The “final-offer” arbitration process represents a significant workflow change for providers and payers, who will each need to make an offer to an independent third party to resolve the surprise billing dispute. The third-party arbitrator will then select one of the offers as binding, taking into account median in-network contracted rates, patient acuity, and other factors.
“The losing side is responsible for paying administrative costs, which may influence when organizations decide to pursue arbitration, as payers and providers are loath to increase those parts of their budgets,” HRI stated.
Providers and payers will also need to consider their operational readiness for the law, consumer outreach efforts, and negotiation strategy, HRI adds.
Operational readiness for the surprise billing law includes adding or leveraging analytics capabilities that “drive strategies to avoid balance billing situations,” the report states. Additionally, providers and payers may need to “upskill” their staff to handle new processes and possibly engage external vendors to support the management of arbitration and related administrative functions.
In terms of consumer outreach efforts, providers and payers should consider expanding out-of-network mitigation strategies to prevent surprise billing situations and create a consumer education strategy to bolster knowledge about network and benefits.
The latter strategy is critical to building patient trust, which is a “key element of payer and provider response” to the No Surprises Act, according to HRI.
“As they grow accustomed to retail interactions that focus on stellar customer experience, consumers may expect more clarity around prices,” the report states. “Payer and provider education efforts should focus on adding more of that clarity for consumers, to help build long-term trust that strengthens member and patient relationships.”

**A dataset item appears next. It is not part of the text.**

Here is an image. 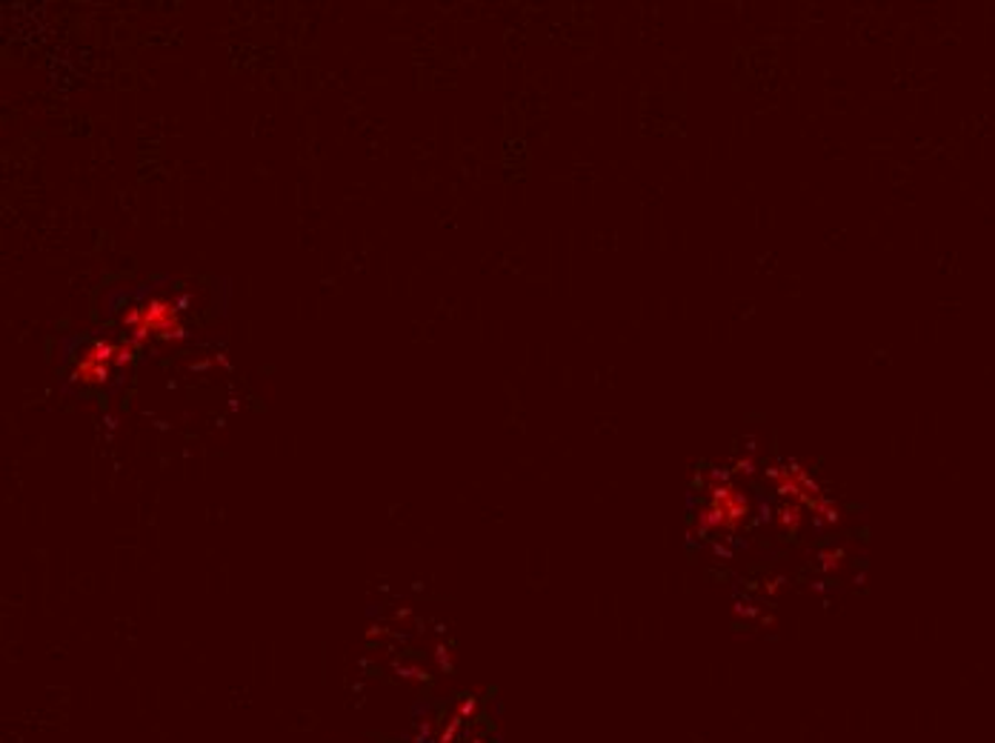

Clear communication with patients is also key to meeting the law’s stipulation that patients consent to receiving out-of-network services for more than the in-network cost-sharing due per their insurance plan.
For negotiation strategy, providers and payers should also implement a “data-driven view of the marketplace, powered by newly available pricing data,” HRI recommends. Additionally, providers should consider newly-available price and rate information from recent hospital price transparency rules, which may create new pressures and leverage.
This year, hospitals are required to post online pricing information, including payer-specific negotiated rates, and in 2022, payers will be subject to similar price transparency requirements. The availability of this data can “enhance organizational intelligence on the marketplace and help inform strategies on how to respond to the No Surprises Act,” HRI writes in the report.
Specifically, pricing information can help providers determine when to pursue arbitration, especially since both providers and payers will attempt to use leverage to drive rates up or down, or control networks, according to the report.